** BEGIN Supplied information **

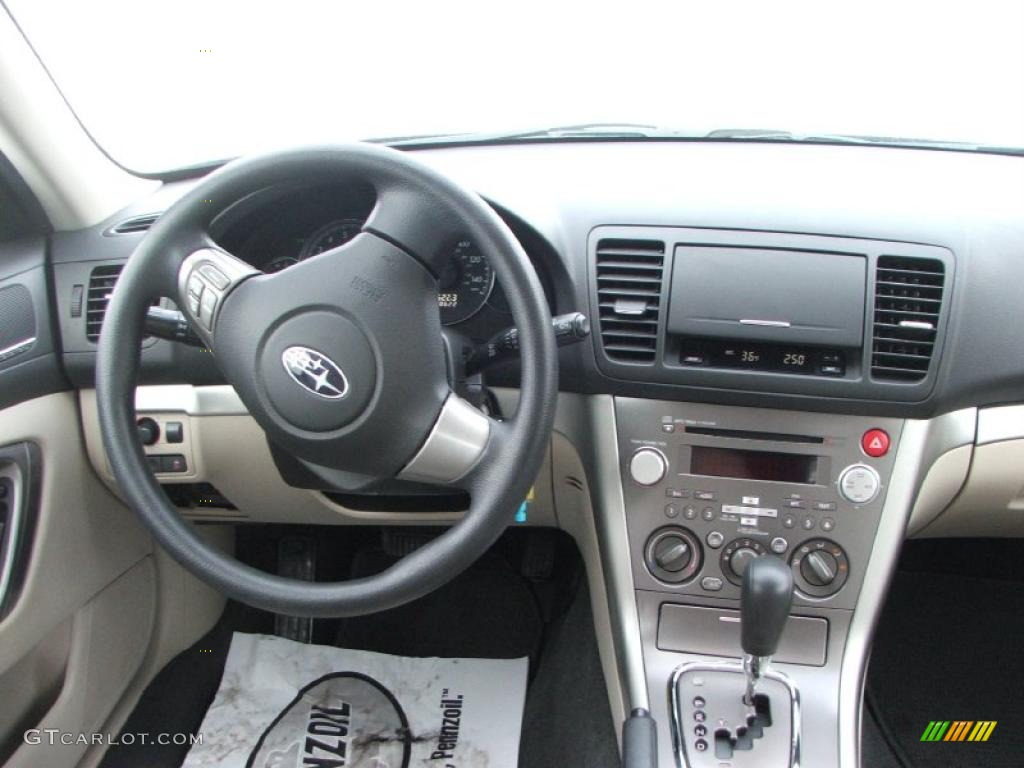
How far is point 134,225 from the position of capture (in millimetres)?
1405

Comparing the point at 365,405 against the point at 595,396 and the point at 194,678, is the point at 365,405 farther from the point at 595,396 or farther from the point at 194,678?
the point at 194,678

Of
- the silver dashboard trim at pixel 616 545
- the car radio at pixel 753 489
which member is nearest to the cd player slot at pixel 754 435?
the car radio at pixel 753 489

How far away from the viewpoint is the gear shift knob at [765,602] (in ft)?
3.59

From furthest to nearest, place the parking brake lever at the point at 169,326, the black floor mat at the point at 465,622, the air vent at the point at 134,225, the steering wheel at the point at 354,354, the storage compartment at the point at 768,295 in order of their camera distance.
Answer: the black floor mat at the point at 465,622 → the air vent at the point at 134,225 → the storage compartment at the point at 768,295 → the parking brake lever at the point at 169,326 → the steering wheel at the point at 354,354

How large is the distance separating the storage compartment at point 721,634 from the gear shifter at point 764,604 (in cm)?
15

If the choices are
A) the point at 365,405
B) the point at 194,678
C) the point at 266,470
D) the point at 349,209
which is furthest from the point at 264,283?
the point at 194,678

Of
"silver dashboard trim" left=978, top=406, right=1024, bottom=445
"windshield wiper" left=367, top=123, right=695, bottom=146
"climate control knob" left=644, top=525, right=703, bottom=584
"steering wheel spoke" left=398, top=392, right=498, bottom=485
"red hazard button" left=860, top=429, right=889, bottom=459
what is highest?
"windshield wiper" left=367, top=123, right=695, bottom=146

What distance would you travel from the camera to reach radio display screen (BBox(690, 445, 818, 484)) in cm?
126

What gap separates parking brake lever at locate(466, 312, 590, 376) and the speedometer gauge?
14cm

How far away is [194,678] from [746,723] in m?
1.12

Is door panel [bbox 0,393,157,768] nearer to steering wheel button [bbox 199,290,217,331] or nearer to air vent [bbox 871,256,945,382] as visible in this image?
steering wheel button [bbox 199,290,217,331]

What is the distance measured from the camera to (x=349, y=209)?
1.29 m

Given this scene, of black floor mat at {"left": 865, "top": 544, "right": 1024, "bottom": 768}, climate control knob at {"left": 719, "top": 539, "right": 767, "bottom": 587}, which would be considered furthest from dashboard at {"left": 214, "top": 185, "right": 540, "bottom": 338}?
black floor mat at {"left": 865, "top": 544, "right": 1024, "bottom": 768}

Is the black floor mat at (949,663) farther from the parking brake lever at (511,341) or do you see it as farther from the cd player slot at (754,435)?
the parking brake lever at (511,341)
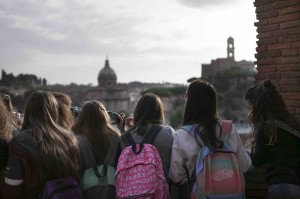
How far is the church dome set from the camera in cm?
11112

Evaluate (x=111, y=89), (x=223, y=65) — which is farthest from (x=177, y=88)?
(x=111, y=89)

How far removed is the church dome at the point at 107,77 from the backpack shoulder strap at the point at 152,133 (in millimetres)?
107498

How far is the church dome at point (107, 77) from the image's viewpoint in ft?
365

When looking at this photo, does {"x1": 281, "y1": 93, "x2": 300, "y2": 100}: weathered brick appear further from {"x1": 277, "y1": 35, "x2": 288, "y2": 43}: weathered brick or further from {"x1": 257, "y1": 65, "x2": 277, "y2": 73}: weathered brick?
{"x1": 277, "y1": 35, "x2": 288, "y2": 43}: weathered brick

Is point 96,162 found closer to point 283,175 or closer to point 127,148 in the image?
point 127,148

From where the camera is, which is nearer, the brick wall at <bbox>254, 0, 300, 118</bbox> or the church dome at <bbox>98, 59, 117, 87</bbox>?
the brick wall at <bbox>254, 0, 300, 118</bbox>

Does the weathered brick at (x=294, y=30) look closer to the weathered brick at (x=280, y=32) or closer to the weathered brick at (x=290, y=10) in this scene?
the weathered brick at (x=280, y=32)

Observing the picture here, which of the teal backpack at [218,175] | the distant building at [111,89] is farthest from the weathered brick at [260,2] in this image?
the distant building at [111,89]

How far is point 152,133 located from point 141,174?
13.6 inches

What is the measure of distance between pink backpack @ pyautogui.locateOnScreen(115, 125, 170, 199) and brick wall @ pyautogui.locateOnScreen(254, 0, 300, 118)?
1.81 metres

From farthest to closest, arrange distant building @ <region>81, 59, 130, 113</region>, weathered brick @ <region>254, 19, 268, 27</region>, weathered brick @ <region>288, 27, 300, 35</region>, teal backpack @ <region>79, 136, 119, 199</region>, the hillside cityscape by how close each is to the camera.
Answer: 1. distant building @ <region>81, 59, 130, 113</region>
2. the hillside cityscape
3. weathered brick @ <region>254, 19, 268, 27</region>
4. weathered brick @ <region>288, 27, 300, 35</region>
5. teal backpack @ <region>79, 136, 119, 199</region>

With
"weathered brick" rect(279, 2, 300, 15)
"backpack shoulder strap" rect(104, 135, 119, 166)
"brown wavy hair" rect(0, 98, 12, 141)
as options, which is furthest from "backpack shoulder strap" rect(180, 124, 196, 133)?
"weathered brick" rect(279, 2, 300, 15)

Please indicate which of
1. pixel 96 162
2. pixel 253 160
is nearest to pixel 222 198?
pixel 253 160

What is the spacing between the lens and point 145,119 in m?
4.00
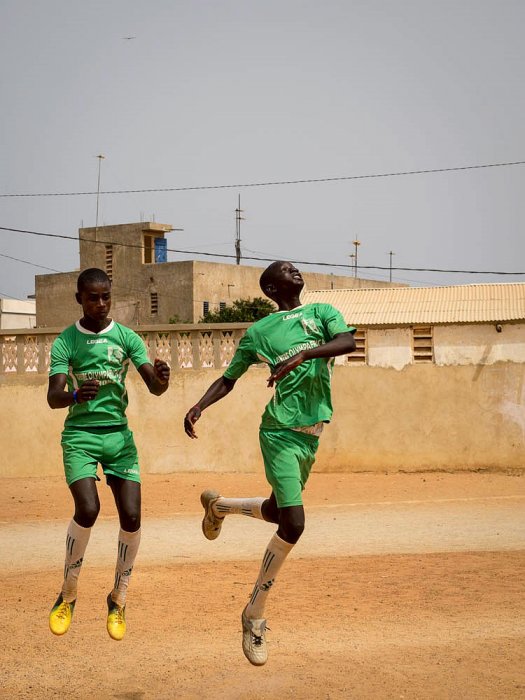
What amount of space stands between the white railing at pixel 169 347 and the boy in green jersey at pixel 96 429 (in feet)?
40.6

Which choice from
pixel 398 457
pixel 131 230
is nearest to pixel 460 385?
pixel 398 457

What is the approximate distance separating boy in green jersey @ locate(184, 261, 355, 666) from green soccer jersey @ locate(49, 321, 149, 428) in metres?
0.54

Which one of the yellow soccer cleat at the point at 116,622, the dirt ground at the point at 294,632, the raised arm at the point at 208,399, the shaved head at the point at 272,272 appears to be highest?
the shaved head at the point at 272,272

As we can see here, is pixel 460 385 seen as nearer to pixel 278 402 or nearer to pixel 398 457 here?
pixel 398 457

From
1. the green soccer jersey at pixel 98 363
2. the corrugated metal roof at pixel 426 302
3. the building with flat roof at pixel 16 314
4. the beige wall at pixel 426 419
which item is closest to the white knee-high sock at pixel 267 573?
the green soccer jersey at pixel 98 363

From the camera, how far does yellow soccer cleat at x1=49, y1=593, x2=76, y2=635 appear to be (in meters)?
6.69

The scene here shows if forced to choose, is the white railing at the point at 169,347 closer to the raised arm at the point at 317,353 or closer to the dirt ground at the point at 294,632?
the dirt ground at the point at 294,632

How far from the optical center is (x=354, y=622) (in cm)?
828

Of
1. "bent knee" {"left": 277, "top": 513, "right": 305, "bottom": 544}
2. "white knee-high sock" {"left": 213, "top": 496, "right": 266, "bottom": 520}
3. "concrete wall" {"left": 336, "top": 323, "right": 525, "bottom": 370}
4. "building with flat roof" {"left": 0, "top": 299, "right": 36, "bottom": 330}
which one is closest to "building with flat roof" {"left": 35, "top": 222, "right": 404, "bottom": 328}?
"building with flat roof" {"left": 0, "top": 299, "right": 36, "bottom": 330}

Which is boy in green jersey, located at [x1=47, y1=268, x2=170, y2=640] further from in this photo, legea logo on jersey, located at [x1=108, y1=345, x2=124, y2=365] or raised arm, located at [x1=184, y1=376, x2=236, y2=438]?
raised arm, located at [x1=184, y1=376, x2=236, y2=438]

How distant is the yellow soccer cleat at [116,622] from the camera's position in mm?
6688

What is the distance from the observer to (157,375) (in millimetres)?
6527

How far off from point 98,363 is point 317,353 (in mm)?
1513

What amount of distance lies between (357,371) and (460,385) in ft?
6.59
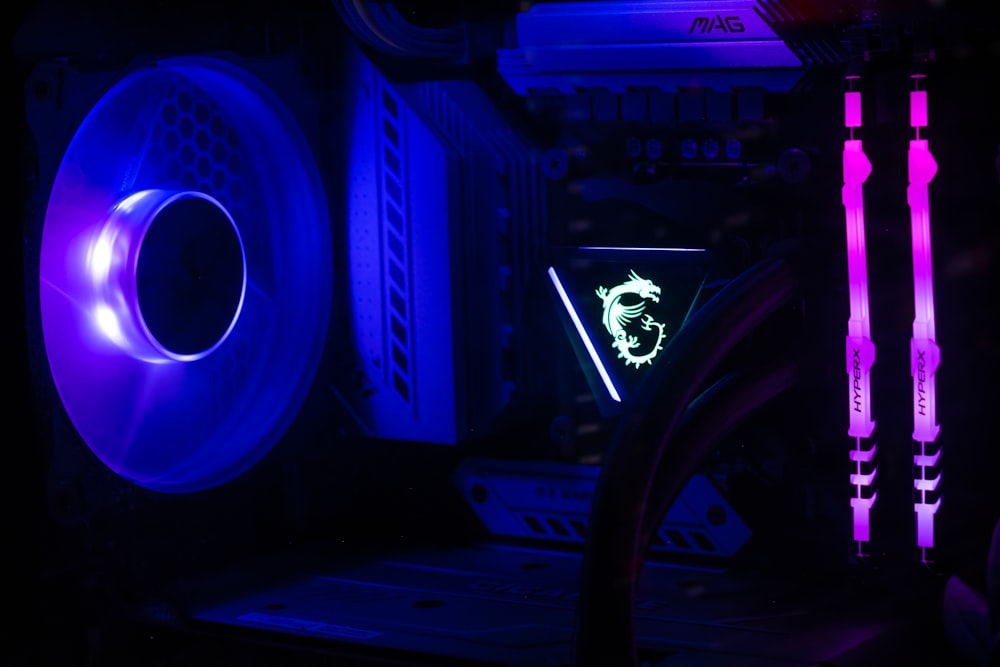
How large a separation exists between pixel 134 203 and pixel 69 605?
0.53 m

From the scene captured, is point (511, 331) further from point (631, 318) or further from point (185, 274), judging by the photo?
point (185, 274)

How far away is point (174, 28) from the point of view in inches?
71.2

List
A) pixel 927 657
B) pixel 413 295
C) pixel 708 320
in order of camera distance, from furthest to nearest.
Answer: pixel 413 295 → pixel 927 657 → pixel 708 320

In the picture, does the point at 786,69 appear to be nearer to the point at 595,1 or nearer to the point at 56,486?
the point at 595,1

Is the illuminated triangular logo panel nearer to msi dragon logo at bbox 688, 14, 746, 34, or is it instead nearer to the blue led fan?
msi dragon logo at bbox 688, 14, 746, 34

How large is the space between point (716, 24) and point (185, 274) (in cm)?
80

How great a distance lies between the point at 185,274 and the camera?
6.33 feet

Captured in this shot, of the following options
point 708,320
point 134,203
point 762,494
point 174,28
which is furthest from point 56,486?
point 762,494

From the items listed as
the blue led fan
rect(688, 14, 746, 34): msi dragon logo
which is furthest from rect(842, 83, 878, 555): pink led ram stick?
the blue led fan

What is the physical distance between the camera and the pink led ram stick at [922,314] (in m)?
1.71

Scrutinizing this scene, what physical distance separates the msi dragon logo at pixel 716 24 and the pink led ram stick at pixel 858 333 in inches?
6.3

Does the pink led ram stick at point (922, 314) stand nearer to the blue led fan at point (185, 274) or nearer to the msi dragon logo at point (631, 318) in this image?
the msi dragon logo at point (631, 318)

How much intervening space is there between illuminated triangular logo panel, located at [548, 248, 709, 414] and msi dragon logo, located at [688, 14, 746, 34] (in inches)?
11.9

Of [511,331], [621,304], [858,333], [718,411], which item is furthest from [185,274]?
[858,333]
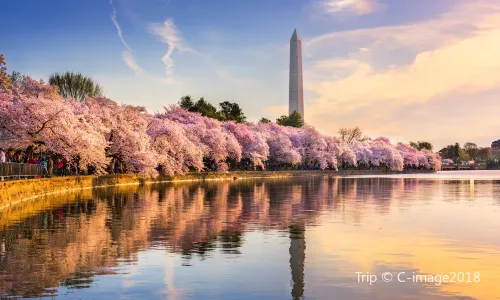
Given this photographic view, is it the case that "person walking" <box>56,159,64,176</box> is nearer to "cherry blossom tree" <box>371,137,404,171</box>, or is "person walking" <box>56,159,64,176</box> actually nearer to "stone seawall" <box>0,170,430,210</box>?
"stone seawall" <box>0,170,430,210</box>

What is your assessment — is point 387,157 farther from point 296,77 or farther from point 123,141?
point 123,141

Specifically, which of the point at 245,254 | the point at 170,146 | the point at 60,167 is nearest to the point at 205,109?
the point at 170,146

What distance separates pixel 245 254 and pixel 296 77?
144 metres

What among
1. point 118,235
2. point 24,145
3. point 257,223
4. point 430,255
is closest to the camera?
point 430,255

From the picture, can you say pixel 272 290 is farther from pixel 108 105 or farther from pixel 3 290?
pixel 108 105

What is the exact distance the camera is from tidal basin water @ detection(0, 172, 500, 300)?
1355 cm

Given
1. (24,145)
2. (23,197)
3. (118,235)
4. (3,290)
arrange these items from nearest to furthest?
(3,290) < (118,235) < (23,197) < (24,145)

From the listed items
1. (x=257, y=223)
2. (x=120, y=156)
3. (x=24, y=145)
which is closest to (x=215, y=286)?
(x=257, y=223)

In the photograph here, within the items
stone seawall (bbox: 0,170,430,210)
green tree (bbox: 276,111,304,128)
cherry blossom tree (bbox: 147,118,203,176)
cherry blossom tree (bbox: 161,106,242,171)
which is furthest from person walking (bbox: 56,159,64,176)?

** END Supplied information **

◆ What to work on
Output only the lines from the one that contains "Does the pink" to the end of the entries above, both end lines included, and drop the pictures.

◆ Completed task
Does the pink led ram stick at point (922, 314) stand nearer to the blue led fan at point (185, 274) or nearer to the msi dragon logo at point (631, 318) in this image?
the msi dragon logo at point (631, 318)

How much intervening space is there between illuminated triangular logo panel, located at [548, 248, 709, 414] and msi dragon logo, located at [688, 14, 746, 34] (in inches)?
11.9

Of [511,331], [621,304], [858,333], [718,411], which item is furthest from [185,274]?
[858,333]
Given this photographic view, is it the case that "person walking" <box>56,159,64,176</box> is nearer to "cherry blossom tree" <box>371,137,404,171</box>, or is "person walking" <box>56,159,64,176</box> actually nearer to "stone seawall" <box>0,170,430,210</box>?
"stone seawall" <box>0,170,430,210</box>

What is your assessment — is point 387,157 farther from point 296,77 or farther from point 123,141?
point 123,141

Specifically, which of the point at 245,254 | the point at 170,146 | the point at 60,167 is nearest to the point at 205,109?
the point at 170,146

What distance separates pixel 245 254 and pixel 296 77?
144 metres

What among
1. point 118,235
2. point 24,145
3. point 257,223
4. point 430,255
is closest to the camera?
point 430,255

From the picture, can you say pixel 272 290 is farther from pixel 108 105 or farther from pixel 3 290?
pixel 108 105

What is the exact distance the camera is from tidal basin water @ detection(0, 172, 500, 300)?
1355 cm

Given
1. (24,145)
2. (23,197)
3. (118,235)
4. (3,290)
arrange these items from nearest to furthest?
(3,290) < (118,235) < (23,197) < (24,145)

From the listed items
1. (x=257, y=223)
2. (x=120, y=156)
3. (x=24, y=145)
which is closest to (x=215, y=286)?
(x=257, y=223)

In the photograph here, within the items
stone seawall (bbox: 0,170,430,210)
green tree (bbox: 276,111,304,128)
cherry blossom tree (bbox: 147,118,203,176)
cherry blossom tree (bbox: 161,106,242,171)
which is furthest from person walking (bbox: 56,159,64,176)?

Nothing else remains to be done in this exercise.